Create Web Scraper Python

Build A Web Scraper Python
Creating A Web Scraper Python

Recently I come across a tool that takes care of many of the issues you usually face while scraping websites. The tool is called Scraper API which provides an easy to use REST API to scrape a different kind of websites(Simple, JS enabled, Captcha, etc) with quite an ease. Before I proceed further, allow me to introduce Scraper API.

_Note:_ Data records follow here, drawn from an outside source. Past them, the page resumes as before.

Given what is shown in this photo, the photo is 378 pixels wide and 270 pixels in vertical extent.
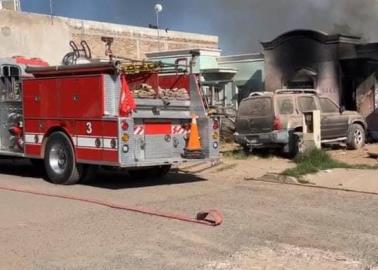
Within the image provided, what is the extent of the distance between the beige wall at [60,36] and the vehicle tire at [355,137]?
13.7m

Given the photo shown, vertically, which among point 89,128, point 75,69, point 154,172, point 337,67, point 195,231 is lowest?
point 195,231

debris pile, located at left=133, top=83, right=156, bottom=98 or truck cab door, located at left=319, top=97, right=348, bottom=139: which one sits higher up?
debris pile, located at left=133, top=83, right=156, bottom=98

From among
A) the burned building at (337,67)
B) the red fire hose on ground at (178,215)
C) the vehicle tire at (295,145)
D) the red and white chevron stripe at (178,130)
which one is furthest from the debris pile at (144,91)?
the burned building at (337,67)

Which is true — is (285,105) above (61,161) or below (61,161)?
above

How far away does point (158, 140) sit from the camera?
12766mm

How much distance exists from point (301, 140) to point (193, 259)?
994 cm

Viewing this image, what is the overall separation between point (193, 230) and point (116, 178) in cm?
628

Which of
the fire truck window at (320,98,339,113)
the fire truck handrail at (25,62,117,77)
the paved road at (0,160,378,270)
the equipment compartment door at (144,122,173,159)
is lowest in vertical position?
the paved road at (0,160,378,270)

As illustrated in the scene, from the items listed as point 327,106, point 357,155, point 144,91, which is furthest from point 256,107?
point 144,91

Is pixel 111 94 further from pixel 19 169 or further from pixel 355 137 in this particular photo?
pixel 355 137

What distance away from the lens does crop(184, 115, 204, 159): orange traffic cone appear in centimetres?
1320

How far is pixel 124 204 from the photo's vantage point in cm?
1063

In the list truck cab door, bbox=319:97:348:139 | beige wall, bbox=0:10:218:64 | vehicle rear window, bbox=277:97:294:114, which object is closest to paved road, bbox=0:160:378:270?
vehicle rear window, bbox=277:97:294:114

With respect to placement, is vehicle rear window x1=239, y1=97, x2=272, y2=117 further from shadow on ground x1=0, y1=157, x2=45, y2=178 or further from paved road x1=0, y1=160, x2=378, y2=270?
shadow on ground x1=0, y1=157, x2=45, y2=178
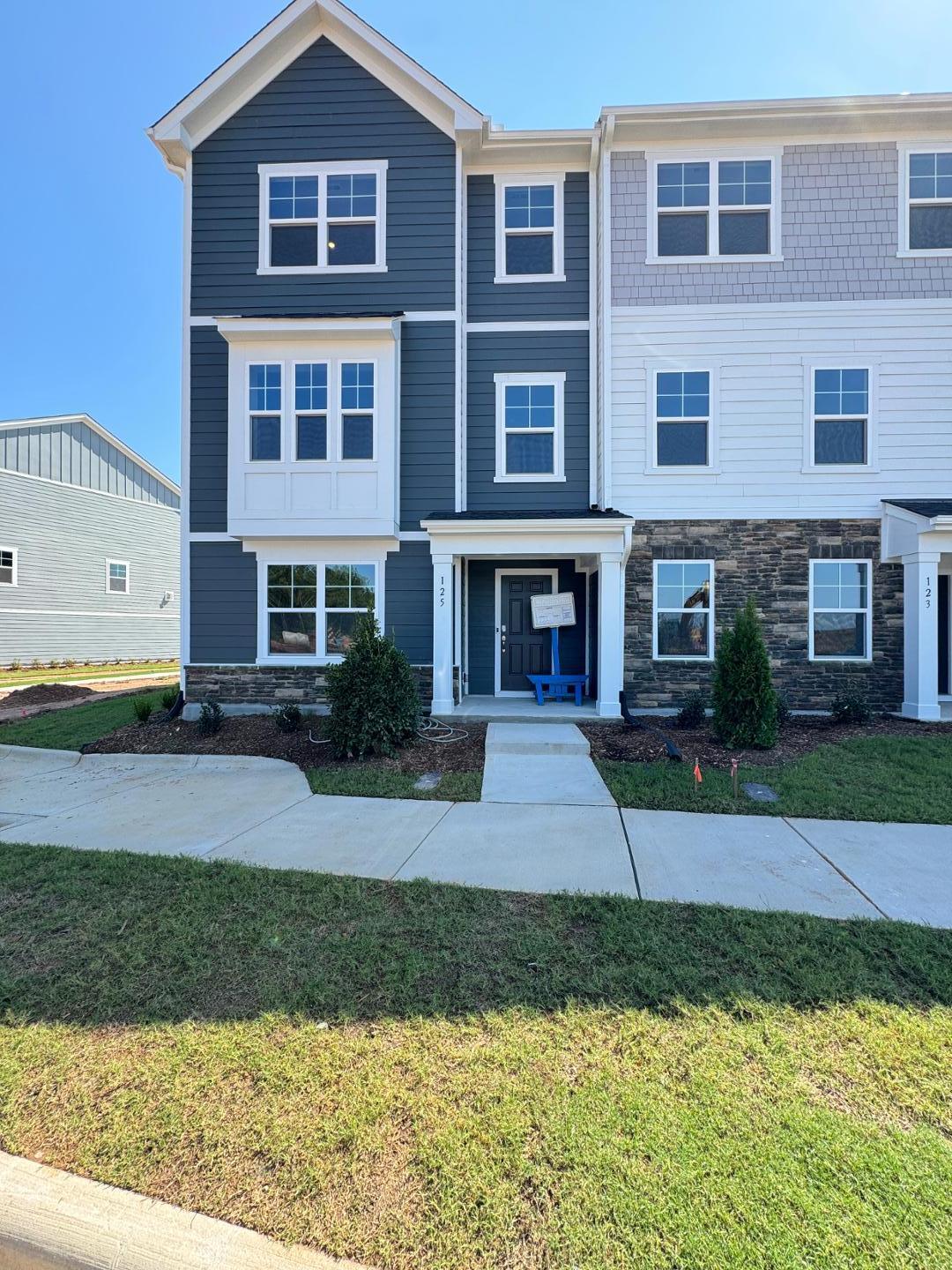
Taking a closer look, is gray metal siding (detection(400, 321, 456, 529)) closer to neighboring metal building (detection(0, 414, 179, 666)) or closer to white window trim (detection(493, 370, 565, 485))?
white window trim (detection(493, 370, 565, 485))

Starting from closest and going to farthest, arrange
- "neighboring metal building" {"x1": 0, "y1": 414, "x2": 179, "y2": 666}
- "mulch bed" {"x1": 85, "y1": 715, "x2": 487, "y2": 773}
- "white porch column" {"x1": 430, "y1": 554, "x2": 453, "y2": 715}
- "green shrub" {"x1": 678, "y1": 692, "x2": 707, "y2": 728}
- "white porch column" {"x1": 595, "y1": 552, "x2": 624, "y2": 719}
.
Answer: "mulch bed" {"x1": 85, "y1": 715, "x2": 487, "y2": 773} → "green shrub" {"x1": 678, "y1": 692, "x2": 707, "y2": 728} → "white porch column" {"x1": 595, "y1": 552, "x2": 624, "y2": 719} → "white porch column" {"x1": 430, "y1": 554, "x2": 453, "y2": 715} → "neighboring metal building" {"x1": 0, "y1": 414, "x2": 179, "y2": 666}

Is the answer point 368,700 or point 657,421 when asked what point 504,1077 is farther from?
point 657,421

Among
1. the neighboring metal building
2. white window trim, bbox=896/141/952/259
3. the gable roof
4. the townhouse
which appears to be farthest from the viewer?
the neighboring metal building

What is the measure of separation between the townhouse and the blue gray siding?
79cm

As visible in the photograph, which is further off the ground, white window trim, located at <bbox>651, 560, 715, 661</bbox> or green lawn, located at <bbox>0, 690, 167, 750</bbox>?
white window trim, located at <bbox>651, 560, 715, 661</bbox>

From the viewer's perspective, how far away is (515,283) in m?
10.7

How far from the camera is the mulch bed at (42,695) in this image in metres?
12.9

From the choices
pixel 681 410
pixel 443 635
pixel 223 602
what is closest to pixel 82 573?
pixel 223 602

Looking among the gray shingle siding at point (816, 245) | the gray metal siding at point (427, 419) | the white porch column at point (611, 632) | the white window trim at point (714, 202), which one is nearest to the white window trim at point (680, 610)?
the white porch column at point (611, 632)

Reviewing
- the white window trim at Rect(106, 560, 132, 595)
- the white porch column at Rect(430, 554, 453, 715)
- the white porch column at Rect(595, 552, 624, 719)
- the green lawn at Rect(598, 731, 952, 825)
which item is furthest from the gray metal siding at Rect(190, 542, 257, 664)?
the white window trim at Rect(106, 560, 132, 595)

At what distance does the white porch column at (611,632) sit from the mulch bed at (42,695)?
36.4 feet

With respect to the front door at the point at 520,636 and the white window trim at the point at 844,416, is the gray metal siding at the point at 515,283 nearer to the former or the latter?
the white window trim at the point at 844,416

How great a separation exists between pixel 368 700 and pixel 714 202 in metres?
9.75

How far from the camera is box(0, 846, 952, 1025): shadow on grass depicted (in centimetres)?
283
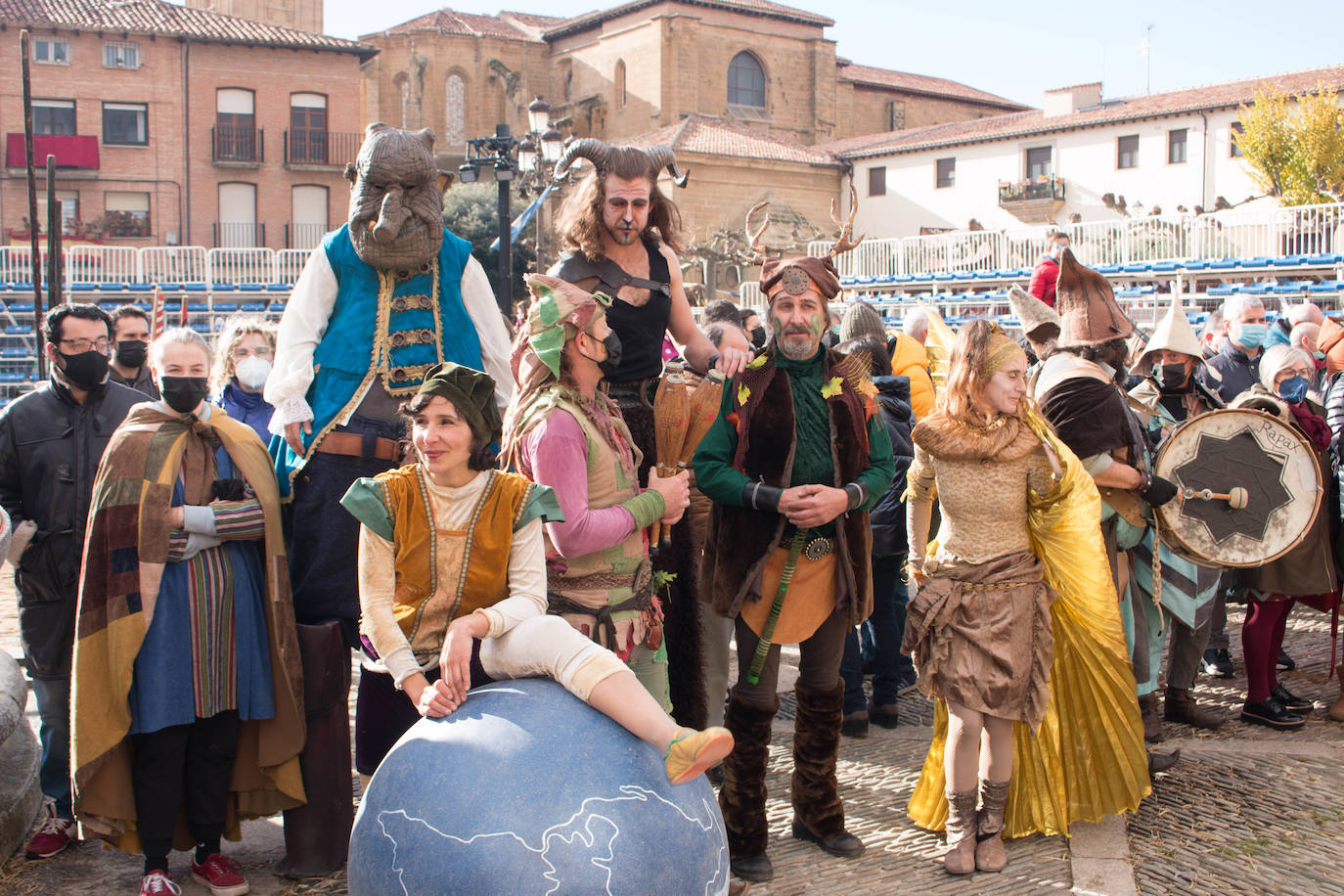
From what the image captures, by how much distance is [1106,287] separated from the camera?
16.9ft

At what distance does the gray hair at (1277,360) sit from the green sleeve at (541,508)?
4384 millimetres

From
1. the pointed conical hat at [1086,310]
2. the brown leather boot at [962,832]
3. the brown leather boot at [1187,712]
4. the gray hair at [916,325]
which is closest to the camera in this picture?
the brown leather boot at [962,832]

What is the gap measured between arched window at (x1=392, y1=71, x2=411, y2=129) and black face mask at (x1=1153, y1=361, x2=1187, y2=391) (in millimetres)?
55742

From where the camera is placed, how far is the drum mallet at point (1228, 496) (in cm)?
516

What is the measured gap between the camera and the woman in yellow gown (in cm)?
441

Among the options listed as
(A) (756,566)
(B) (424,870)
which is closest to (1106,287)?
(A) (756,566)

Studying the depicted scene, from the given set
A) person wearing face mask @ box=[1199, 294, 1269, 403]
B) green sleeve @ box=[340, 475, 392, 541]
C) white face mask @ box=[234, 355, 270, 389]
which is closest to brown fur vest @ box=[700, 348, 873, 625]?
green sleeve @ box=[340, 475, 392, 541]

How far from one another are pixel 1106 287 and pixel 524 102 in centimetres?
5553

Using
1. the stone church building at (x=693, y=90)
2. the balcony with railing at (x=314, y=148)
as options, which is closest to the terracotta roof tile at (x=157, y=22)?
the balcony with railing at (x=314, y=148)

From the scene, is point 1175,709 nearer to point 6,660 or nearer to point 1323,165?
point 6,660

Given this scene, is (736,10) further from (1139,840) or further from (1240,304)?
(1139,840)

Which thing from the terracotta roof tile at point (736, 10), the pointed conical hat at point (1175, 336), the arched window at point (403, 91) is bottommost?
the pointed conical hat at point (1175, 336)

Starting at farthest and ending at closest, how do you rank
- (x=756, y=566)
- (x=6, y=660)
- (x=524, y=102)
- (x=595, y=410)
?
(x=524, y=102) < (x=6, y=660) < (x=756, y=566) < (x=595, y=410)

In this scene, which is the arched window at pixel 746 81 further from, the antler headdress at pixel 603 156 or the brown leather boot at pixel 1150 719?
the antler headdress at pixel 603 156
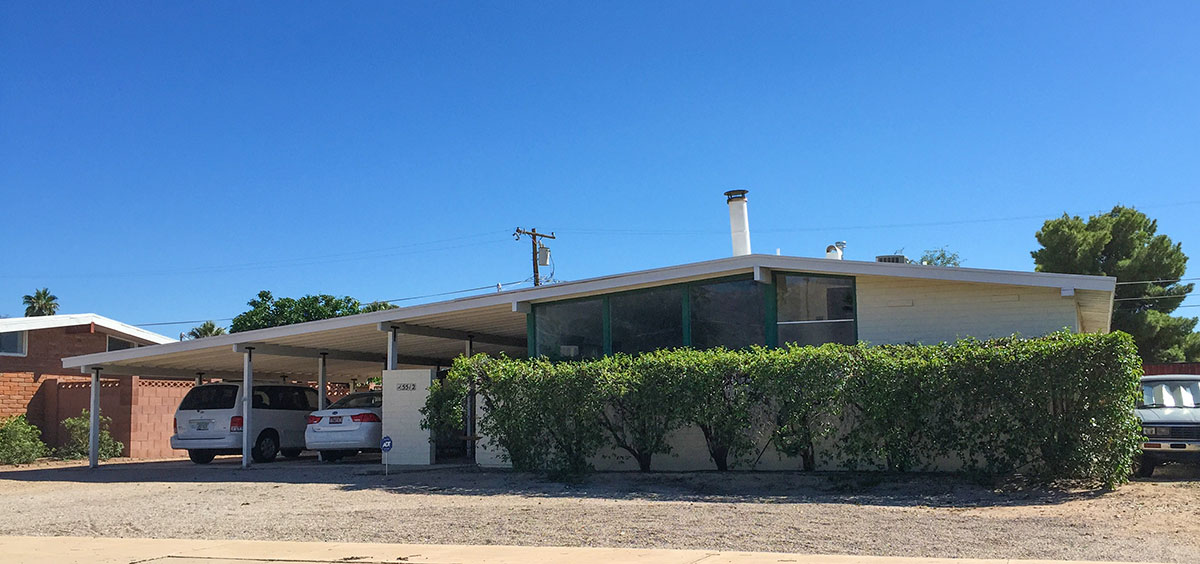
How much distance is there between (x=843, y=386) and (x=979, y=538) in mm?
4389

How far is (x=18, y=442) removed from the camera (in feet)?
74.1

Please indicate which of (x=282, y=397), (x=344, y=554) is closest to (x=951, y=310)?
(x=344, y=554)

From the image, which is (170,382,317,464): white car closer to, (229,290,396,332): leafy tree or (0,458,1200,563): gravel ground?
(0,458,1200,563): gravel ground

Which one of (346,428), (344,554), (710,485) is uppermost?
(346,428)

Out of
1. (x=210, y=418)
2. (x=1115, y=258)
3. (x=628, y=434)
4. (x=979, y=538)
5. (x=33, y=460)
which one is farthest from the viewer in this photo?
(x=1115, y=258)

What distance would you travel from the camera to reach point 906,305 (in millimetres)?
14961

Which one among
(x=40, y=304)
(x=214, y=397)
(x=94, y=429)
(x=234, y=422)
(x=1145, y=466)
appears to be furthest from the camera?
(x=40, y=304)

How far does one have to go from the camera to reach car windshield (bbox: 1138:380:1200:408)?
45.6 feet

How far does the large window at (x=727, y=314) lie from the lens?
15.6 meters

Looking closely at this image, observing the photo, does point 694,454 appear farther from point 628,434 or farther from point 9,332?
point 9,332

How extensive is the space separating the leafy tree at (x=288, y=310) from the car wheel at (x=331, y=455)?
2155cm

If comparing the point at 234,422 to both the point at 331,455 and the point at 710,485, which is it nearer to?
the point at 331,455

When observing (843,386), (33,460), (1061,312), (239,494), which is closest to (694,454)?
(843,386)

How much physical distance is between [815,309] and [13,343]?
65.2 ft
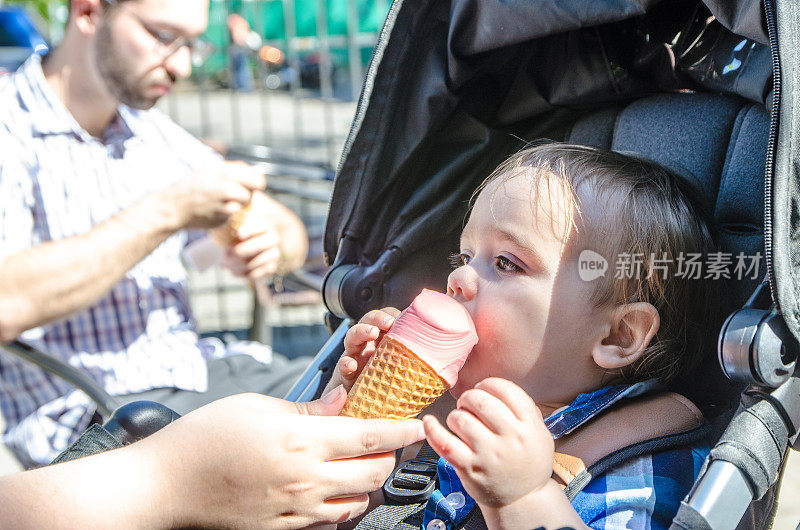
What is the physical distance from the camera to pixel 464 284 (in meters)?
1.26

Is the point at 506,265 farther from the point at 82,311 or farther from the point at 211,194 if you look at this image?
the point at 82,311

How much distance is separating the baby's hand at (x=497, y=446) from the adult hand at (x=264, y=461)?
0.22 ft

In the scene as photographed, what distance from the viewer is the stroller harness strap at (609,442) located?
118 centimetres

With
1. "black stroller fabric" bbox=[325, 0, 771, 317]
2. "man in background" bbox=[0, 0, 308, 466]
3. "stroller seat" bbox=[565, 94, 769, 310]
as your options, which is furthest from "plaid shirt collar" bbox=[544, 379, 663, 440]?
"man in background" bbox=[0, 0, 308, 466]

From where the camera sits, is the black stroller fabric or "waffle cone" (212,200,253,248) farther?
"waffle cone" (212,200,253,248)

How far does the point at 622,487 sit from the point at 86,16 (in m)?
2.30

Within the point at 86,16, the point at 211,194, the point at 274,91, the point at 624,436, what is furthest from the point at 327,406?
the point at 274,91

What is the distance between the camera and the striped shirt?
2152mm

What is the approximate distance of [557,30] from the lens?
1.45m

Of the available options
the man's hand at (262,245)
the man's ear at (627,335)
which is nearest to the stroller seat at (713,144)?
the man's ear at (627,335)

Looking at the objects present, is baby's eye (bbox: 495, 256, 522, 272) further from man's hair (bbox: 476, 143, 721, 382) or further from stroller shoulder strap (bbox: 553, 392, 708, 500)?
stroller shoulder strap (bbox: 553, 392, 708, 500)

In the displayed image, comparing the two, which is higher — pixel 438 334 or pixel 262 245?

Jan 05, 2021 In this article, we’re going to talk about how to perform web scraping with python, using Selenium in the Python programming language. Web scraping, also called web data extraction, refers to the technique of harvesting data from a web page through leveraging the patterns in the page’s underlying code. It’s a lightweight web browser with an HTTP API, implemented in Python 3 using Twisted and QT5. Essentially we are going to use Splash to render Javascript generated content. Run the splash server: sudo docker run -p 8050:8050 scrapinghub/splash.

What is Scraper API

If you visit their website you’d find their mission statement:

Scraper API handles proxies, browsers, and CAPTCHAs, so you can get the HTML from any web page with a simple API call!

As it suggests, it is offering you all the things to deal with the issues you usually come across while writing your scrapers.

Development

Scraper API provides a REST API that can be consumed in any language. Since this post is related to Python so I’d be mainly focusing on requests library to use this tool.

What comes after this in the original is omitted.